FIG. 3 is a drawing for explaining another conventional heteroepitaxial growth method. 3A is a view of the wafer as seen from the back surface, and FIG. 3B is a cross-sectional view of the wafer.

[Explanation of symbols]

 1 ... Susceptor, 2 ... Polycrystalline GaAs, 3 ... Silicon wafer, 4 ... Single crystal GaAs.

 ─────────────────────────────────────────────────── ─── Continuation of the front page (72) Inventor Aiji Jyosei 1618 Ida, Nakahara-ku, Kawasaki-shi, Kanagawa Nippon Steel Corporation Advanced Technology Research Laboratories

Claims (3)

[Claims] 1. A manufacturing method for heteroepitaxially growing a semiconductor different from a semiconductor substrate wafer on a semiconductor substrate wafer, wherein a substance having a thermal expansion coefficient equivalent to that of a substance to be grown in advance is attached onto a susceptor for setting the semiconductor substrate wafer.
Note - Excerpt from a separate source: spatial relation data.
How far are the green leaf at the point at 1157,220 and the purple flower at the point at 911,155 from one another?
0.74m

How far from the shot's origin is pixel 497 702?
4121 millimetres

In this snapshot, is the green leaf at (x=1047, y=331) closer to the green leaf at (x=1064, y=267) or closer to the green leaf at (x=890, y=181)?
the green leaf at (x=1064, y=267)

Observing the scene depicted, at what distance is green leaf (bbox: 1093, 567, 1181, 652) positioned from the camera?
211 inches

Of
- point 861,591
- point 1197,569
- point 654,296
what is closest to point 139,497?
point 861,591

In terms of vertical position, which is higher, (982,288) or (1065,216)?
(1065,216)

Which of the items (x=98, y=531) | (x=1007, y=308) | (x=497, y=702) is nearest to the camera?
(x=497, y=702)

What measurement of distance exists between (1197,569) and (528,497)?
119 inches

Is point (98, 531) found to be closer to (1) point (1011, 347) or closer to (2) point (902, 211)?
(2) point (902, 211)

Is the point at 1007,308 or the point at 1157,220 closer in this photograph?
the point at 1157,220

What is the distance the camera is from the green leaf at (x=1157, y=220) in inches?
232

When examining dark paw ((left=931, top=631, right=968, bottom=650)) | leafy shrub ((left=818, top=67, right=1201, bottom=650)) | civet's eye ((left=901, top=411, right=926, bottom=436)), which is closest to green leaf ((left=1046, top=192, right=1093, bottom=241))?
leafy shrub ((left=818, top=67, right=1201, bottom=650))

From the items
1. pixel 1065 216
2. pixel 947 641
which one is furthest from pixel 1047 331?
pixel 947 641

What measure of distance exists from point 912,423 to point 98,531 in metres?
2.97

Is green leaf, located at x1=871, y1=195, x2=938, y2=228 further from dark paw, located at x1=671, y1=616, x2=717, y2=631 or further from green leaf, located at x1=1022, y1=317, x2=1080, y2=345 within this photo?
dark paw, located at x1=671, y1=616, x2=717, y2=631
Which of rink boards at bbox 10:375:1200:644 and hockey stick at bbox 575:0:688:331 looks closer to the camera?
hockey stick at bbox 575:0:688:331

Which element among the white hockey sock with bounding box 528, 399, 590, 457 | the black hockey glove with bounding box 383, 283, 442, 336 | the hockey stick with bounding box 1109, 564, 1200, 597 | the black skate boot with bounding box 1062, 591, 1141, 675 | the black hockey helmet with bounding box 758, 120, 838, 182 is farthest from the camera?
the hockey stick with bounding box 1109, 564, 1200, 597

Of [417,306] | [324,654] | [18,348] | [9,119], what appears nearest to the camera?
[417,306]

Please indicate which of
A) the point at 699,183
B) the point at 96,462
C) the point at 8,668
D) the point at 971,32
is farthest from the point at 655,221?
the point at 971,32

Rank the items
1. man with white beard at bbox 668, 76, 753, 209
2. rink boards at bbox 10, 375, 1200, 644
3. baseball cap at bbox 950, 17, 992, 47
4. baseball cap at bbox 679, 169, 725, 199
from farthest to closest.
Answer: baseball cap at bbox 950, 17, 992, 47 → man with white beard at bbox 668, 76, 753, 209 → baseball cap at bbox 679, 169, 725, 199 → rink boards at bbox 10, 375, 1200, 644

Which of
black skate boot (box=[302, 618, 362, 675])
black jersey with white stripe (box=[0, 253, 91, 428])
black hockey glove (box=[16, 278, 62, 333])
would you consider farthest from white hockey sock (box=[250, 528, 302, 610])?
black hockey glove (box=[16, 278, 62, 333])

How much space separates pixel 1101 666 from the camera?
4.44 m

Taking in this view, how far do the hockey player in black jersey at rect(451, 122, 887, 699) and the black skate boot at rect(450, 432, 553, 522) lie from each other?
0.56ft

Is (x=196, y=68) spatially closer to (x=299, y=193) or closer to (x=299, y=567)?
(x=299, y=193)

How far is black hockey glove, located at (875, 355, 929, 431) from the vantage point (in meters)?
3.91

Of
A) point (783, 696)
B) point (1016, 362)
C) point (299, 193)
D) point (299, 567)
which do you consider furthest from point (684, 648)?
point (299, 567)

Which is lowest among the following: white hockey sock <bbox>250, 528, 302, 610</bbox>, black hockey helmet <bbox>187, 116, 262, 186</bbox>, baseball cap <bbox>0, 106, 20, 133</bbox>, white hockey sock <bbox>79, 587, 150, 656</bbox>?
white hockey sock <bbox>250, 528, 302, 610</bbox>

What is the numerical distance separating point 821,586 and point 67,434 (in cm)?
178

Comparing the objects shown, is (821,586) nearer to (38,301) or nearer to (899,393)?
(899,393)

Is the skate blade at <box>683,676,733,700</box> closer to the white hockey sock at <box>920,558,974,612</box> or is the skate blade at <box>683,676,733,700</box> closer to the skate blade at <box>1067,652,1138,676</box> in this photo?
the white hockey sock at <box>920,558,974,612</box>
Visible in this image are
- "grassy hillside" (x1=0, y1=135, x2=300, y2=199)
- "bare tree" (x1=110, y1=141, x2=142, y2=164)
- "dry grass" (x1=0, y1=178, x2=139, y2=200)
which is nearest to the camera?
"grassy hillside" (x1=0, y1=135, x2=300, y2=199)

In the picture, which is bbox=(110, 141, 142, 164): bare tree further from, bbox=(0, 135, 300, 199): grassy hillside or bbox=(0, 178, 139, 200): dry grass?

After that, in the step of placing the semiconductor substrate wafer on the susceptor and performing heteroepitaxial growth,
A method for manufacturing a hetero-epitaxial wafer, wherein the substance deposited on the susceptor is deposited on the back surface of a semiconductor substrate wafer. 2. The method for producing a hetero-epitaxial wafer according to claim 1, wherein the substance to be heteroepitaxially grown and the substance to be previously deposited on the susceptor are compound semiconductors. 3. The compound semiconductor is GaAs or InGaA.
s, InGaAsP, InAs, AlGaAs and A
The method for producing a heteroepitaxial wafer according to claim 1 or 2, wherein the heteroepitaxial wafer is at least one selected from the group consisting of 1As.